Return every one of the lines below word for word, with nothing changed or left out.

## START Material to process

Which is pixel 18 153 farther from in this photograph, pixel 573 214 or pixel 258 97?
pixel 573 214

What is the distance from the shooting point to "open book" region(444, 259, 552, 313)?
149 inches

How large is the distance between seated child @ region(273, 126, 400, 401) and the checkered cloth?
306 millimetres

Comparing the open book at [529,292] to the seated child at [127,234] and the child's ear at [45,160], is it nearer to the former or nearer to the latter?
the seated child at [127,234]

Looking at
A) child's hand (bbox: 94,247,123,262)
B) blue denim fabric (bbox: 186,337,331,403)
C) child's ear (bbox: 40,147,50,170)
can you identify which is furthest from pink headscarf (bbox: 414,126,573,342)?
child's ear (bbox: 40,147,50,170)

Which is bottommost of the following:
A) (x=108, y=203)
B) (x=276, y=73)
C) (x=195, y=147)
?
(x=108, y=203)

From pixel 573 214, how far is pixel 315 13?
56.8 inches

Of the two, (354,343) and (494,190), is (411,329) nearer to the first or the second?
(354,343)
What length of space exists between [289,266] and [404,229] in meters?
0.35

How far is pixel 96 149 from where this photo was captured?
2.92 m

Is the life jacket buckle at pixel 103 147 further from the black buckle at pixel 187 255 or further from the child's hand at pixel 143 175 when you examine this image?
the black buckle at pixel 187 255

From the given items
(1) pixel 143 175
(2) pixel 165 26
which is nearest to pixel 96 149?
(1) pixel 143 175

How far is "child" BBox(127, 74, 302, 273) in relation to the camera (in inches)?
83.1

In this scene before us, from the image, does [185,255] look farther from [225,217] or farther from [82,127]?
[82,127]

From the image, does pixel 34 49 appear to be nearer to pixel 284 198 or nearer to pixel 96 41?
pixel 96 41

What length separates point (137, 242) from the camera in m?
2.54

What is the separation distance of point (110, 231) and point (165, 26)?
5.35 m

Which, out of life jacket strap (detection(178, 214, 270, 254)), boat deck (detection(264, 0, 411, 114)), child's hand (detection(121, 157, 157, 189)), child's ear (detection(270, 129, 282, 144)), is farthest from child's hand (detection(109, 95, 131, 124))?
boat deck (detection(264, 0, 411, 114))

## END Material to process

Result of the exercise:
Which is pixel 18 153 farther from in this photograph, pixel 573 214 or pixel 258 97?
pixel 573 214

What is the distance from the shooting point to "open book" region(444, 259, 552, 313)?
149 inches

How large is the distance between seated child @ region(273, 126, 400, 401) and the checkered cloth?
306 millimetres

Comparing the open book at [529,292] to the seated child at [127,234] and the child's ear at [45,160], is it nearer to the former or nearer to the latter?
the seated child at [127,234]

Looking at
A) child's hand (bbox: 94,247,123,262)
B) blue denim fabric (bbox: 186,337,331,403)
C) child's ear (bbox: 40,147,50,170)
can you identify which is furthest from pink headscarf (bbox: 414,126,573,342)?
child's ear (bbox: 40,147,50,170)

Which is bottommost of the following:
A) (x=108, y=203)
B) (x=276, y=73)
C) (x=195, y=147)
?
(x=108, y=203)

From pixel 573 214, how far is pixel 315 13?
56.8 inches

Of the two, (354,343) and (494,190), is (411,329) nearer to the first or the second?
(354,343)
What length of space exists between [289,266] and [404,229] in meters?
0.35

How far is pixel 96 149 from where this photo was captured?
2.92 m

Is the life jacket buckle at pixel 103 147 further from the black buckle at pixel 187 255 or further from the child's hand at pixel 143 175 when you examine this image?
the black buckle at pixel 187 255

From the given items
(1) pixel 143 175
(2) pixel 165 26
which is nearest to pixel 96 149?
(1) pixel 143 175

How far is "child" BBox(127, 74, 302, 273) in relation to the camera (in inches)?
83.1

In this scene before us, from the image, does [185,255] look farther from [225,217] or farther from [82,127]?
[82,127]

From the image, does pixel 34 49 appear to be nearer to pixel 284 198 or nearer to pixel 96 41?
pixel 96 41

What length separates point (137, 242) from the camera in m?
2.54

What is the separation distance of point (110, 231) and point (165, 26)?
5.35 m

Which, out of life jacket strap (detection(178, 214, 270, 254)), boat deck (detection(264, 0, 411, 114)), child's hand (detection(121, 157, 157, 189)), child's ear (detection(270, 129, 282, 144)), is farthest from child's hand (detection(109, 95, 131, 124))?
boat deck (detection(264, 0, 411, 114))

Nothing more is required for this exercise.